Laurel, Hardy, Three Kids, and an Electric Bill

May 30, 2012

As you might know, on most nights that my dogs get a walk, it happens around 9:00 PM. It's an odd hour to hoof it through one's neighborhood, since most people are in, but most haven't yet gotten to bed. I get little half-second glimpses of their lives, through lit windows that show a snippit of interior to me while hiding my walk from them behind a dark reflection.

Mostly, I see flat screen TV's, and in the fall, there's usually a football game on. Occasionally, I see something odd. (Well, more than occasionally if you count the neighbors who have a full size trapeze in their front yard, but theirs is another story for another day.)

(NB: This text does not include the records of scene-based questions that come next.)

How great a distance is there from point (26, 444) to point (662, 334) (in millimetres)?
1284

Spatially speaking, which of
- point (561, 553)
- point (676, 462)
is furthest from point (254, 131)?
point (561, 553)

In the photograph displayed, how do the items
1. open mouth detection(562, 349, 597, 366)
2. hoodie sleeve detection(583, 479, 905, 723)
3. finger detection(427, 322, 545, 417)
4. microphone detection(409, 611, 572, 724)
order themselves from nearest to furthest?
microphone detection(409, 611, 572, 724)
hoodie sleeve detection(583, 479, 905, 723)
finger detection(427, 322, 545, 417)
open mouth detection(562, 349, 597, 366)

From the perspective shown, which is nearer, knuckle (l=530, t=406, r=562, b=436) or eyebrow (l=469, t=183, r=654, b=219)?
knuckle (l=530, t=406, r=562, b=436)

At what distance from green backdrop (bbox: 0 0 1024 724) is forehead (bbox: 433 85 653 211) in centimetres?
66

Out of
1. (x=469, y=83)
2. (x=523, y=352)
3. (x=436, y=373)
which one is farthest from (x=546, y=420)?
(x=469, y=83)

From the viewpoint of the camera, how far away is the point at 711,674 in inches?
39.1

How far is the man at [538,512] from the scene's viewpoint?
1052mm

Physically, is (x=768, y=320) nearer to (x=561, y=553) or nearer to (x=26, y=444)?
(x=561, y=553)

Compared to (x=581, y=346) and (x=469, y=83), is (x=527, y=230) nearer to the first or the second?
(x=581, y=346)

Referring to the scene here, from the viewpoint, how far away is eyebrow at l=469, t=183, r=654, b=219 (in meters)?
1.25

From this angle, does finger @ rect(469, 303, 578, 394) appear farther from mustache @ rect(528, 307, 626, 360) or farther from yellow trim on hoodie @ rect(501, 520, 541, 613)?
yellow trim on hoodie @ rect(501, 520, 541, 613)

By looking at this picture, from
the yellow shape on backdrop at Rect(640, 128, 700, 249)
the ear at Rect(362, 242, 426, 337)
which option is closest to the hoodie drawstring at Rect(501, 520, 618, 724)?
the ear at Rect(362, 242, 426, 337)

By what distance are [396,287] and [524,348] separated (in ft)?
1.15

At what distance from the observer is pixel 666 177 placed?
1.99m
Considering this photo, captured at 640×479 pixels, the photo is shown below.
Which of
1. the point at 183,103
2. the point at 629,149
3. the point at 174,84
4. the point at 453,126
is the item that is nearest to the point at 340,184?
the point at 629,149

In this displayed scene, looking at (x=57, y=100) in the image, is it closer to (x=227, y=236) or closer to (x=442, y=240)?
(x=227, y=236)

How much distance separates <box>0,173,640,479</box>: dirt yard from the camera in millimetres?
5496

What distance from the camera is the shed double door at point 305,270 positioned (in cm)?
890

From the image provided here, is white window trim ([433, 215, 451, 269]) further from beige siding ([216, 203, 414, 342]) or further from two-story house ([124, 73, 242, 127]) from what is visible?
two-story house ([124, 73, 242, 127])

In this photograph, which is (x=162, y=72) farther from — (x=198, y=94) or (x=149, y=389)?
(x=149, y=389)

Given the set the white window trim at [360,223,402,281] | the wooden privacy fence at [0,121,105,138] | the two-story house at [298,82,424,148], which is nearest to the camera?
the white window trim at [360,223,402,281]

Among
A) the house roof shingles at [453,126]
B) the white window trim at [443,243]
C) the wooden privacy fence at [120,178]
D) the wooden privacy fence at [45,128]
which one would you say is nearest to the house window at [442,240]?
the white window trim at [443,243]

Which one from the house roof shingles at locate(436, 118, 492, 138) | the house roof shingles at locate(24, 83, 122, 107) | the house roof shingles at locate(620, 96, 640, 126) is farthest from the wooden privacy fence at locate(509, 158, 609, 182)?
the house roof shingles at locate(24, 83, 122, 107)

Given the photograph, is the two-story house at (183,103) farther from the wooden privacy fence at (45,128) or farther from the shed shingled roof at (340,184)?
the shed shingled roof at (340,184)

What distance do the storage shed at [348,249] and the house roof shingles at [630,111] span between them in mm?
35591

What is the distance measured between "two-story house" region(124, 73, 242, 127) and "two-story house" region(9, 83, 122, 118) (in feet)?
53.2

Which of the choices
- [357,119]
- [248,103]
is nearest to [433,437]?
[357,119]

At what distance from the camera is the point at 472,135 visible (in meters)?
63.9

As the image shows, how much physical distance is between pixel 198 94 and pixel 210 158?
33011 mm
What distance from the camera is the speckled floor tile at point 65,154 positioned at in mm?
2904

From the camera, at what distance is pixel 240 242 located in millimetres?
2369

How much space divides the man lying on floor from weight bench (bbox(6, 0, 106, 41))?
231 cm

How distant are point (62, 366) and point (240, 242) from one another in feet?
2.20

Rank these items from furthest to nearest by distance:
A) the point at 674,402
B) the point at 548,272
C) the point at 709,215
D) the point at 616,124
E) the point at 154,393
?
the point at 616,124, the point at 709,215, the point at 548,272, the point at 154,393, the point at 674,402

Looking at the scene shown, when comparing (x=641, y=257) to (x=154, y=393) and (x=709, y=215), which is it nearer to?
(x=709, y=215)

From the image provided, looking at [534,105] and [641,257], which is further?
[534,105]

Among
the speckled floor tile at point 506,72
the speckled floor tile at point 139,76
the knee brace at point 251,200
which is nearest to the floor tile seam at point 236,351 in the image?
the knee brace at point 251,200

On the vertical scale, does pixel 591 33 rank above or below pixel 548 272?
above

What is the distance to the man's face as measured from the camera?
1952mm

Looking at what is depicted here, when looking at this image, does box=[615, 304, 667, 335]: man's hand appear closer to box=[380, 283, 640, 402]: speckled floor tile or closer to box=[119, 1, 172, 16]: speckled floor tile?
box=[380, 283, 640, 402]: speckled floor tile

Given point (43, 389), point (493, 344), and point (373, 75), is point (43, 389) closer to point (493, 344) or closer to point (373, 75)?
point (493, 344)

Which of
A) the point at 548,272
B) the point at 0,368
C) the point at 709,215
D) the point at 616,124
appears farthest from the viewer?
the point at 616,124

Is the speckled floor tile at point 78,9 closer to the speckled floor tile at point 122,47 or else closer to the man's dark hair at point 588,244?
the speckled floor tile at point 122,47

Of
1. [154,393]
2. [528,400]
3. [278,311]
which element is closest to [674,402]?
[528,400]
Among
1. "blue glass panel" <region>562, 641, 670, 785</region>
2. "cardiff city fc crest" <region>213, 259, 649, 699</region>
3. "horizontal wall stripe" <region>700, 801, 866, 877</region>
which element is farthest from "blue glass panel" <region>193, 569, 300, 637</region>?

Today, I came home and wrote a description of the house that struck me as most odd. I still can't imagine why they had so many lights on at once.

What first caught my eye was the fact that every light in the house was ablaze. Both stories had lots of tall windows, and every one had bright light pouring out into the street. Even looking around the corner at the side of the house that stretched across the huge lot away from the sidewalk had long, tall, arched windows, and even those showed an interior with every single light turned on. Three older children sat on the front stoop, their silouettes contrasting sharply with the downstairs window to the left of the door. I heard them talking, and I turned down my ipod to try to catch what they were saying, but as I did, their conversation stopped. I could feel their eyes on my as I padded across their lawn on the uneven sidewalk. A small cockroach scurried in front of me, but that's common in the Summer night, and neither dog nor man paid it any attention. On the right side of the house, the bright windows framed a small dining room. On one side of the table, a morbidly obese man talked while wearing a salmon colored shirt. Across the table, and showing through a different window, was a thin man, who might have been wearing a tuxedo. There was certainly a startched shirt and a bow tie, but no jacket was in evidence. I wanted to stop and watch -- what could this odd pair be doing, but I felt the eyes of the children watching and willing me to pass. I was out of earshot when their conversation resumed.

Come to think of it, when I mop the floors, I find that all of the lights are on by the time I'm done. I guess I flick them on to see what I'm doing, and then back myself out of the room and out of reach of the switches because of the wet floors. Maybe that's what was going on. It would explain why the kids were sent out front, but not the weird scene in the dining room.